In 2008 the Ecology Center released a study that found a full 1/3 of new children’s toys contained toxins. In 2010, the center has partnered with other consumer & labor groups to issue a report on toxins in the U.S.’s largest retailer of toys: Toys R Us. They found that Toys R Us and Babies R Us had “broken their promise” to reduce the use of toxic PVC in children’s toys. The report showed that 72.5% of all the toys/children’s products tested from the retailer were probably made of PVC (indicated by high chlorine levels), despite virtually none of them being labeled as containing any PVC.
"In order for PVC to be used in toys, it must be mixed with lead, cadmium or organic chemicals containing tin. These chemicals are all toxic to children when ingested," said Dr.
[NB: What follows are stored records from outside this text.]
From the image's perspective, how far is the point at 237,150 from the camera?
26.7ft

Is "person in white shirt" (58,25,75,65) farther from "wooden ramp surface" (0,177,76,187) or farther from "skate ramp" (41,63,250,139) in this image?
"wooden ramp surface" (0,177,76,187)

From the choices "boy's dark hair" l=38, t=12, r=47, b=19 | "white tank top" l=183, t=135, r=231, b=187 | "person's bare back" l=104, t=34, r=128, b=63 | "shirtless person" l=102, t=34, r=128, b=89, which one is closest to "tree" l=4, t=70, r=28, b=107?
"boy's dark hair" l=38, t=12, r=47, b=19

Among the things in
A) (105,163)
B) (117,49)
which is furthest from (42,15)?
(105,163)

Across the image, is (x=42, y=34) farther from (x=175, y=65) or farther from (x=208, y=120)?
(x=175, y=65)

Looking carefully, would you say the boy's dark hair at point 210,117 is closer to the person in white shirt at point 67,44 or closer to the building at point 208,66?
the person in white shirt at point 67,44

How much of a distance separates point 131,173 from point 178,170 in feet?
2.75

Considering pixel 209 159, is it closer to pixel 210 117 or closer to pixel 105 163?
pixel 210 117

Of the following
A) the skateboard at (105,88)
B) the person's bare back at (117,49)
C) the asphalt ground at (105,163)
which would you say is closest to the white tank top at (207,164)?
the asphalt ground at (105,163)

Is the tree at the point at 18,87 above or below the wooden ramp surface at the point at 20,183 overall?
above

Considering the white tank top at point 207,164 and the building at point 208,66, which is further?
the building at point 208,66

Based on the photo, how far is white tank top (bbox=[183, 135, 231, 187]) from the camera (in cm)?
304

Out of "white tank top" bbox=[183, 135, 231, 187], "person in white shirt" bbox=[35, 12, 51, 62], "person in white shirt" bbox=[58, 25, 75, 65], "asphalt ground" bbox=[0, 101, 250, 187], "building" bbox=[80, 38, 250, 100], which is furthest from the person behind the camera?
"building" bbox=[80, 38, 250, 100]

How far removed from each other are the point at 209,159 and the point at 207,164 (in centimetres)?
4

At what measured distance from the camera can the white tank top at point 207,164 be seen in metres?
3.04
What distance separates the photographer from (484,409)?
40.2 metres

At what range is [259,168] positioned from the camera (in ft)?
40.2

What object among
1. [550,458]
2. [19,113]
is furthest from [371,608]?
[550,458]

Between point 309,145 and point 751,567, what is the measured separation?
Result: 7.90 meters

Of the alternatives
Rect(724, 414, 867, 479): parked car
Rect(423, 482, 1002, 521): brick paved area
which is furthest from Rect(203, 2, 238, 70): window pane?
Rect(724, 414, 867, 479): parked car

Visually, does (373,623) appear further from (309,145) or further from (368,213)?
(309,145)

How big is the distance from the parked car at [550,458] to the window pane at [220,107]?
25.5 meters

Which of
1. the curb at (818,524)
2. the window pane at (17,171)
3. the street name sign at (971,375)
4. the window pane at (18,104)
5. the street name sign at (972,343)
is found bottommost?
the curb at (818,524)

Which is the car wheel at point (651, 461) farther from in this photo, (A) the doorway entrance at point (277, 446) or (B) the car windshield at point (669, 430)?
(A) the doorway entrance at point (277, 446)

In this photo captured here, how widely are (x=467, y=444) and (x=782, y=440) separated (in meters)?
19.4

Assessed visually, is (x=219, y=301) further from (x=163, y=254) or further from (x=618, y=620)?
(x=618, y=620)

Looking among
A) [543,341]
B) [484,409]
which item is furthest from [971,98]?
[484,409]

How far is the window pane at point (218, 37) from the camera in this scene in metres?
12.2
Peter Orris, Chair of the National Commission of Inquiry into Toxic Toys and Professor and Chief of Service, Occupational and Environmental Medicine at the University of Illinois at Chicago Medical Center. "In particular they are all linked with potential brain damage. Because these chemicals are not tightly bound to the plastic they can enter children's bodies when the children chew or suck on the toys or PVC-containing packaging that the toys come in."
There is some kind of uplifting news. The PIRG’s annual Trouble in Toyland report found that though toxins and safety hazards remain, the expanded role of the Consumer Product Safey Commission (CPSC) has at least sped up the recall process. (The CPSIA act that gave these increased privileges also has a lot of flaws.)
The study looked particularly at lead in toys, phthalates in children’s products, and choking hazards. They found that CPSC had recalled ¾ of a million children’s products due to violations of one of the lead standards. (There is a lower standard for lead in paints or coatings and a higher standard for certain other products.) The study also found at least two products that exceeded allowable phthalate levels still on the shelves (and seems to suggest that the CPSA is not doing as much to enforce phthalate regulations). In the past year, 5.8 million children’s products have been recalled in the U.S. and Canada due to choking hazards.